● **EXCERPT TO READ**:
____________________

Gulf, C. & S. F. R. Co. v. Pratt

Decision Date03 February 1916
Docket Number(No. 35.)<SMALL><SUP>*</SUP></SMALL>
Citation183 S.W. 103
PartiesGULF, C. & S. F. R. CO. v. PRATT.
CourtTexas Court of Appeals

Appeal from District Court, Sabine County; A. E. Davis, Judge.

Action by G. E. Pratt against the Gulf, Colorado & Santa Fé Railroad Company. Judgment for plaintiff, and defendant appeals. Reversed.

F. J. & C. T. Duff, of Beaumont, and Hamilton & Hamilton, of Hemphill, for appellant. W. F. Goodrich and J. W. Minton, both of Hemphill, for appellee.

CONLEY, C. J.

On August 31, 1914, G. E. Pratt, appellee, filed a petition in the district court of Sabine county, Tex., against the Gulf, Colorado & Santa Fé Railroad Company, alleging a cause of action substantially as follows: That on or about August 31, 1913, the appellee owned a certain Studebaker automobile, being a seven-passenger, 35 horse power car, 1913 model, worth $1,171.50; that on or about the 1st day of August, 1913, the appellant, Gulf, Colorado & Santa Fé Railroad Company, took possession of said automobile, and converted the same to its own use and benefit, and removed the same out of Sabine county, and has continuously had same in its possession and under its dominion and control; that said conversion was without appellee's consent, and appellant took possession of said automobile at Bronson, Tex., and transported it to Beaumont. Appellee prayed for damages in the sum of $1,171.50.

The appellant answered by general demurrer, and specially denied that it was guilty of conversion, and by special answer it alleged that it, through no negligence or fault on its part, damaged said automobile belonging to appellee; that for the purpose of repairing said car it removed the same to Beaumont, where it had an expert mechanic to repair the car, and put it in good condition; that since said car has been repaired it has been tendered back to the appellee, and request made that appellee advise it what disposition he wanted made of the same, but that appellee had refused to accept said car or notify appellant what he wished done with it.

A jury was waived, and matters of fact and law were submitted to the court. The court, on the 17th of April, 1915, rendered judgment in favor of appellee for the full amount sued for, to wit, $1,171.50, with interest at 6 per cent. per annum from August 1, 1913, from which judgment appellant has duly perfected an appeal to this court.

____________________

● **DATA SHOWN**:
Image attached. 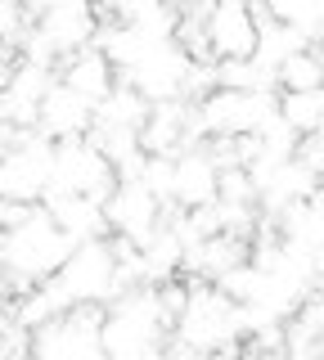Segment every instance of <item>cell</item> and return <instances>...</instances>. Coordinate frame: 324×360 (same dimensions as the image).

____________________

● **REQUESTS**:
1. In the railroad case, at what place did the appellant take possession of the automobile?
2. Translate this sentence from the railroad case into Spanish: "A jury was waived, and matters of fact and law were submitted to the court."
3. Reproduce the railroad case word for word, starting at "CourtTexas Court of" and ending at "defendant appeals. Reversed.".

● **ANSWER SET**:
1. At Bronson, Tex.

2. Se renunció al jurado, y las cuestiones de hecho y de derecho se sometieron al tribunal.

3.
CourtTexas Court of Appeals

Appeal from District Court, Sabine County; A. E. Davis, Judge.

Action by G. E. Pratt against the Gulf, Colorado & Santa Fé Railroad Company. Judgment for plaintiff, and defendant appeals. Reversed.